A symptom is abnormal plant growth or appearance due to virus infection . Strawberry viruses can cause symptoms such as stunting, crinkled leaves, mottled leaves , vein-banding , chlorosis and yellow leaf edges and abnormal or assymetrical growth. Similar adjectives can be used to describe symptoms and damage from other pests and disorders, making virus diagnosis difficult. Phytoplasmas can cause leafiness ( phylody) and green petals.

Plants infected with a single virus may not show symptoms. Symptoms are generally more severe in plants with multiple virus infections.

Diagnosing viruses in plants: Viruses are too small to be seen under an ordinary microscope, electron microscopy is needed to see virus particles. Unlike bacteria or fungi, viruses can’t be cultured in the lab. Some viruses are identified by grafting or inoculating indicator plants with virus- infected tissue and looking for symptoms which develop in the indicator plant.
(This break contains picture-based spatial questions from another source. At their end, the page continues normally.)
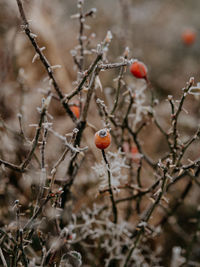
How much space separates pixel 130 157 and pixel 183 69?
5.13 feet

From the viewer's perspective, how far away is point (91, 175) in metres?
1.10

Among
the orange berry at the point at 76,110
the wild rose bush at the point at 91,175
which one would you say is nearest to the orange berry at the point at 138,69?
the wild rose bush at the point at 91,175

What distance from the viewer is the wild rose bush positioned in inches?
24.8

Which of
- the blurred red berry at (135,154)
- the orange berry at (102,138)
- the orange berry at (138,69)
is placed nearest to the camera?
the orange berry at (102,138)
Fortunately new technology makes detecting viruses a bit more precise.

ELISA: The enzyme-linked immunosorbent assay (ELISA) is a test that uses antibodies and color change to identify the presence of certain viruses in plant tissue. Although relatively inexpensive, only some viruses can be identified with this technique.

RT-PCR : Reverse transcription polymerase chain reaction (RT-PCR) is a technique that can test for and measure RNA in plant tissue , and use this to identify viruses for which the genetic code is known.

Next generation sequencing: Advanced technology which allows faster and less expensive processing of multiple samples for virus diseases, by extracting and identifying all genetic material ( DNA or RNA) in plant tissue and identifying patterns associated with specific viruses.